L'affirmation d'une autorité souveraine du directeur, à titre conservatoire, est une excellente nouvelle ! Le SNE a soutenu cette orientation visant à donner aux directeurs un outil leur permettant de rétablir l'ordre dans leur école. Cette possibilité d'exclusion était largement réclamée par les enseignants depuis des années.
Cette nouvelle procédure pourrait permettre, dans les cas de harcèlement par exemple, de déplacer l'agresseur afin que la victime ne soit pas contrainte de changer d'établissement, ce qui est actuellement une terrible injustice et une situation vécue comme une "double peine" par les élèves concernés. Cependant il est à craindre que, (très) souvent, la radiation d'un élève soit problématique, notamment en cas d’absence d’une autre école publique sur la commune.

· · · ·

Consignes >>
- 1) D'après le texte proposé, quel organisme a soutenu l'orientation visant à donner aux directeurs un outil pour rétablir l'ordre dans leur école ?
- 2) Relevez dans le texte proposé tous les noms communs qui désignent des personnes.

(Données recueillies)
· · · ·

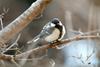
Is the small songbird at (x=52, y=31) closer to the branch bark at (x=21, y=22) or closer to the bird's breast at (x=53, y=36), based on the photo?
the bird's breast at (x=53, y=36)

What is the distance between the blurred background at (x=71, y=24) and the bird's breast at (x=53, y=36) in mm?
67

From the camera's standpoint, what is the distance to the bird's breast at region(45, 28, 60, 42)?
1688 millimetres

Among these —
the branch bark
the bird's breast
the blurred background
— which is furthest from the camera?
the bird's breast

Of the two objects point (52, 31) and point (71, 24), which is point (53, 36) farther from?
point (71, 24)

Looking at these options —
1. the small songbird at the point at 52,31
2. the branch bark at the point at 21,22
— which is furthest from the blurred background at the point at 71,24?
the branch bark at the point at 21,22

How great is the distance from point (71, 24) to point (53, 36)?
9.6 inches

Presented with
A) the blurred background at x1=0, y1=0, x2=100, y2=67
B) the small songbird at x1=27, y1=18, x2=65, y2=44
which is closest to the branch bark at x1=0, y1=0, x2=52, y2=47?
the blurred background at x1=0, y1=0, x2=100, y2=67

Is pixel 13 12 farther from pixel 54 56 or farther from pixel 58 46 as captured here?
pixel 58 46

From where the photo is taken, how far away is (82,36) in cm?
127

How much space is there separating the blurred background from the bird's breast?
Result: 7 cm

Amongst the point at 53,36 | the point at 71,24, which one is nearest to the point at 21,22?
the point at 71,24

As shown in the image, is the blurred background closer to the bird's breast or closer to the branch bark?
the bird's breast

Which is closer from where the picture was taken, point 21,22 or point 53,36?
point 21,22

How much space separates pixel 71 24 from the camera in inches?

· · · ·

Corrigé >>
- 1) Le SNE.

- 2) directeur (directeurs), enseignants, agresseur, victime, élèves